=== Problem ===
Write the next part of the Q&A on Excel and self-service analytics tools in accounting, starting after its last sentence.

=== Text section ===
*** Block opens ***

By Nathan E. Myers, 3/2 MBA ‘99, CPA
Digital Transformation Consultant
Author of Self-Service Data Analytics and Governance for Managers, by Myers and Kogan (Wiley, 2021)
There is so much emphasis on data and analytics in the graduate accounting programs. Isn’t learning Excel enough for most accounting applications?
Yes and no. Clearly, Excel offers excellent functionality to explore a dataset. When I graduated from the 3-2 Accounting MBA Program in 1999, the fact that we were using pivot tables to analyze field values and ranges, were performing time-series analysis of target fields to identify trends and anomalies, and even performing regression analysis to understand relationships and drivers of outcomes put us ahead of the curve. Excel offers a full suite of data analytics features and functionalities that have allowed a full generation of analysts to add significant value to organizations and it remains an important tool in an analyst’s kit. However, with advances in self-service analytics tooling, Excel is increasingly relegated to the quick and dirty exploration of datasets. While much can be gleaned about an array in the Excel sandbox, more robust tools are needed to assist with processing, as we move from understanding and mastering source data to answering the pressing business questions we face.
Why are more robust tools needed, and what are the problems these tools are addressing?
It may be that your role calls for you to be the “tip of the spear”, always answering new questions – and answering them only once. More often than not, however, you will find that when an analyst develops a way of interrogating a dataset in pursuit of value-added insights, the answers will be demanded with frequency thereafter. Remember that systems are the strategic home of processing, whereas analysis performed outside of them is tactical. Where possible, the newly developed analysis scripts should be added to core platform functionality. Many large companies deem Excel-based processing as risk prohibitive, as it introduces the opportunity for – nay, the probability of – manual error. Organizations are increasingly looking for process transparency, process stability, efficiency, and ready repeatability, once the new interrogation runbook or script is bedded down into a proper process. These requirements detract from Excel’s desirability as an analytics platform to live in, on an ongoing basis.

*** Block closes ***

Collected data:
*** Block opens ***

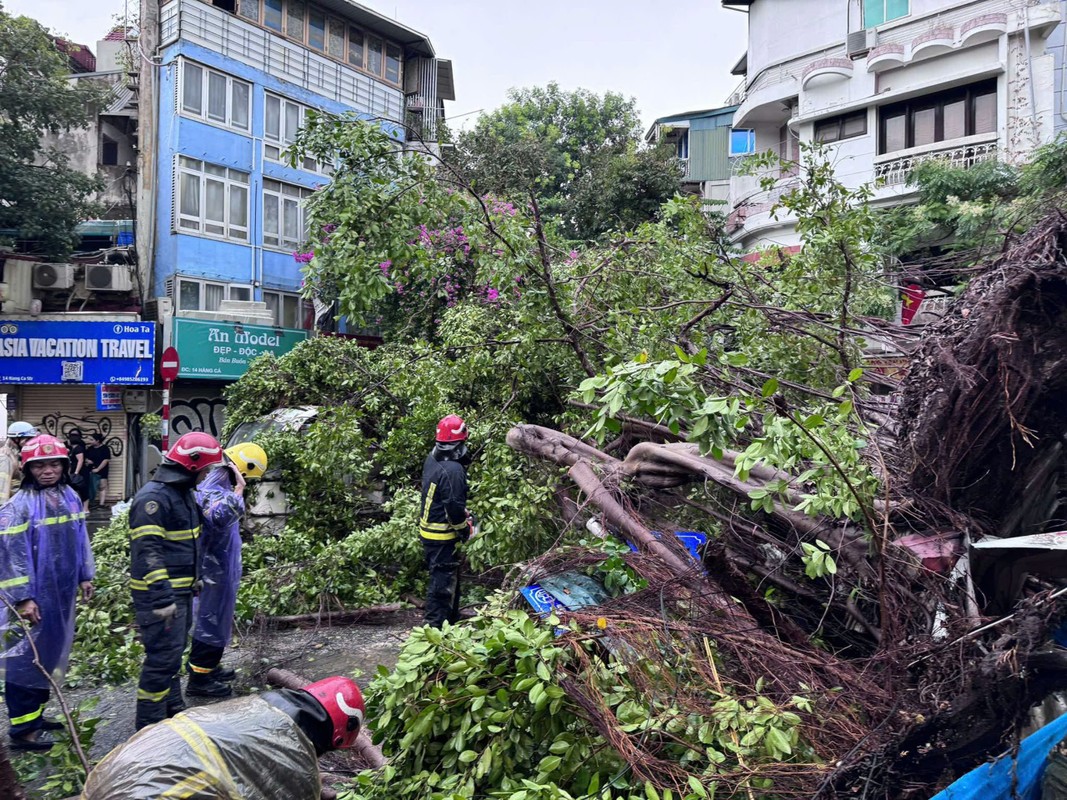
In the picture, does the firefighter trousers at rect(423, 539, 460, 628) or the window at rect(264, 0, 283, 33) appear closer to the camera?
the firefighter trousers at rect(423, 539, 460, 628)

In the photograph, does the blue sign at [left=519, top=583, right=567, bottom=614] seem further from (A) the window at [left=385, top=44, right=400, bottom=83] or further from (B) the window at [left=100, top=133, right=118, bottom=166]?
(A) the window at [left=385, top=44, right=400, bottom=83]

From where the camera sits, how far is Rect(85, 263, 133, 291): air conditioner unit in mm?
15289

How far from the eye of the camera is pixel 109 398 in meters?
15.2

*** Block closes ***
*** Block opens ***

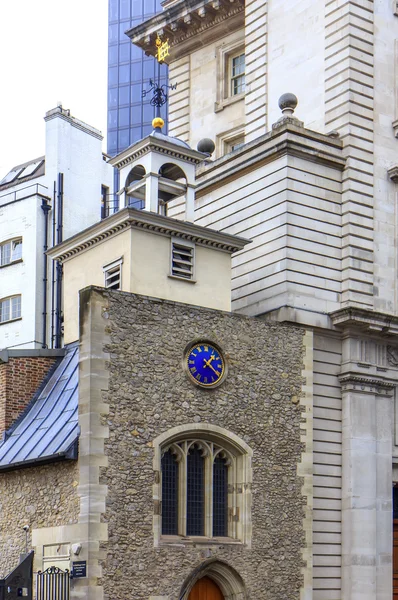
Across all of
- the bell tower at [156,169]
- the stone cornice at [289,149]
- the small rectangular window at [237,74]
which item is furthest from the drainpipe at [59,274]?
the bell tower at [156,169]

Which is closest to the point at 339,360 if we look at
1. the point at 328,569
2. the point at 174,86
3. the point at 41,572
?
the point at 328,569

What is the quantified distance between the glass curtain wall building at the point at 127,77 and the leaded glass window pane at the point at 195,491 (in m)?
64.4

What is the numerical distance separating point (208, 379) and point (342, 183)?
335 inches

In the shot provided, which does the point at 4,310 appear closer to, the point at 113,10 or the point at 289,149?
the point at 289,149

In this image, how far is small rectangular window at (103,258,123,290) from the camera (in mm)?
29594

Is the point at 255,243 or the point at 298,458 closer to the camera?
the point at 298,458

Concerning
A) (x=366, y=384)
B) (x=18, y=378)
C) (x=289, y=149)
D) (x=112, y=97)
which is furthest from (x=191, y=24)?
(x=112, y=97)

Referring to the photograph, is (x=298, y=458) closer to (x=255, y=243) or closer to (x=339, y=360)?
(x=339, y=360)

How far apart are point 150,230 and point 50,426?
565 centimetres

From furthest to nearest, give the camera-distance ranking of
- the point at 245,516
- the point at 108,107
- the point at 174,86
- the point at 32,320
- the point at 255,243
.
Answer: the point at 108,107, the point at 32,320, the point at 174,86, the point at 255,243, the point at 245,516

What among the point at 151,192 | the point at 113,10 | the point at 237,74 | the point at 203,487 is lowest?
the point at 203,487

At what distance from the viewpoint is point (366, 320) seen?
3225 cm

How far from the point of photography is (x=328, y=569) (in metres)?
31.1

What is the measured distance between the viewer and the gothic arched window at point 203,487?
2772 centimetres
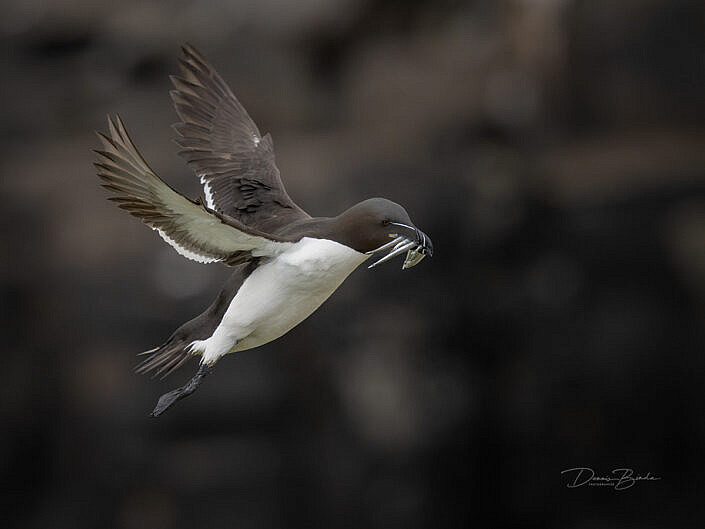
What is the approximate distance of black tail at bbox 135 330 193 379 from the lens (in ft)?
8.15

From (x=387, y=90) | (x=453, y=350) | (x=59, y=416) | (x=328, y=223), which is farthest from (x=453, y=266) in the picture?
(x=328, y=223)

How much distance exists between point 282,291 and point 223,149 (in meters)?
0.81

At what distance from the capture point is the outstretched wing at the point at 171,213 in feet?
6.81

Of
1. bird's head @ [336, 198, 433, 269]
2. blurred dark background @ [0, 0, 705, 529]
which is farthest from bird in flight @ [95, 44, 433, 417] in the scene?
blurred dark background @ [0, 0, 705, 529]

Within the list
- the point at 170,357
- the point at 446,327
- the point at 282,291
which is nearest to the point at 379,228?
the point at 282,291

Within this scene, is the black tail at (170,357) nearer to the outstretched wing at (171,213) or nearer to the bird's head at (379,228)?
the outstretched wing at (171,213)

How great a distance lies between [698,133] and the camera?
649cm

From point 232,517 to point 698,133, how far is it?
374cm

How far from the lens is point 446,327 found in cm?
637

*** Block closes ***
*** Block opens ***

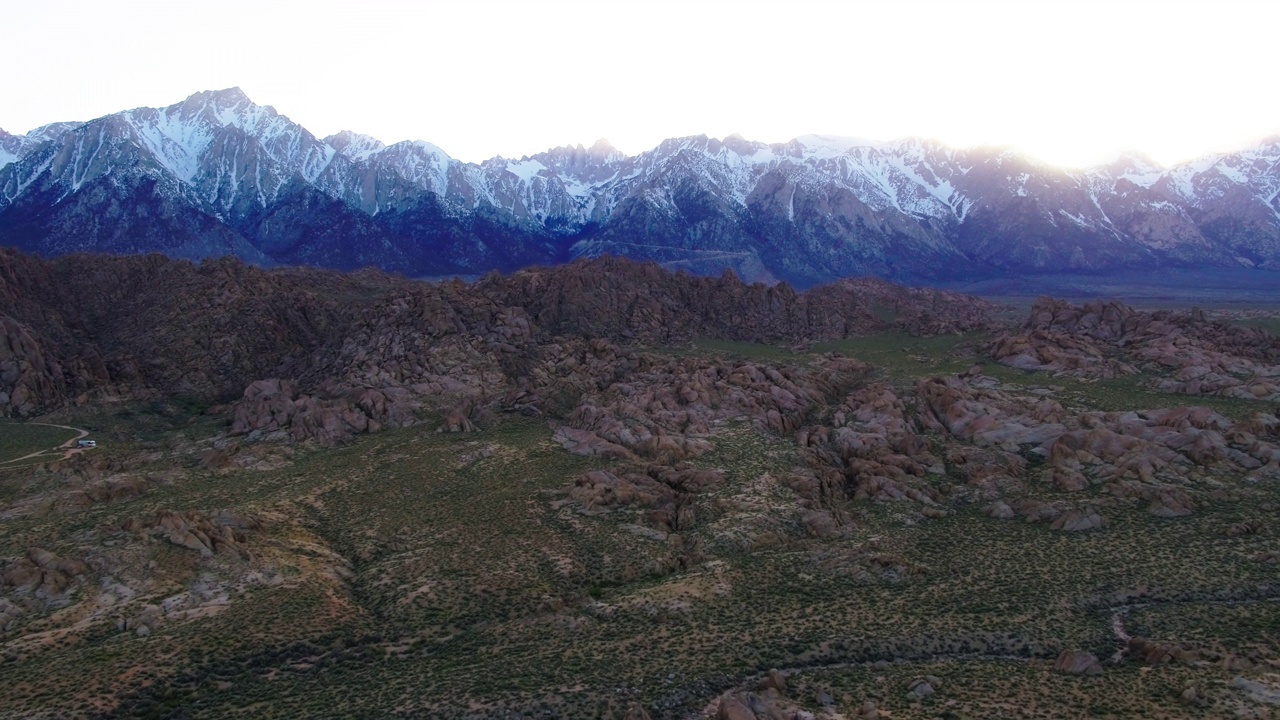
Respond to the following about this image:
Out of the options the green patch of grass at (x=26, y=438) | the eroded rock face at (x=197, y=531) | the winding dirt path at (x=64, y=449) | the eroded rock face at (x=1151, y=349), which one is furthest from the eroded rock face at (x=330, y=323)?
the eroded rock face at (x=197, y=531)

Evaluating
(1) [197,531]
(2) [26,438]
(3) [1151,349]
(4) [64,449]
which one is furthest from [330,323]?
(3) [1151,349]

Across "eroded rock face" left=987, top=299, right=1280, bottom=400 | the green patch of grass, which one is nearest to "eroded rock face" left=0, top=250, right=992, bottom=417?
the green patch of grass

*** Block closes ***

=== Result ===
Ok. Systems are strategic. Other tools, including Excel are tactical. So, are you recommending other tactical tools as replacements?
Just remember that while analytics is rightly characterized in its purest form as beginning with a question and using advanced diagnostic, predictive and prescriptive tools and techniques to uncover hidden answers and react to them, it is a term with even broader meaning. I have been driving the replacement of routinized process steps performed manually in Excel with other tactical tools such as Robotics or RPA (for high frequency, repetitive processes), Tableau (for interactive dashboarding and visualization use cases), and Alteryx (for Extract, Transform, and Load use cases). This, too, is data analytics. Remember that if systems featured all required functionality, no such accommodation work would be required in spreadsheets. Until core systems catch up to what is needed on the ground, using self-service data analytics tools as a stopgap to emulate system-based processing can achieve those very same control and efficiency goals that systems support. Even though prominent software names may change over time, use cases persist. Ultimately, operators must capture inputs, master and enrich data, apply formulae, and format outputs for load, further processing, or reporting. This work can be structured and accelerated outside of Excel in a way that better protects the value delivered by the process.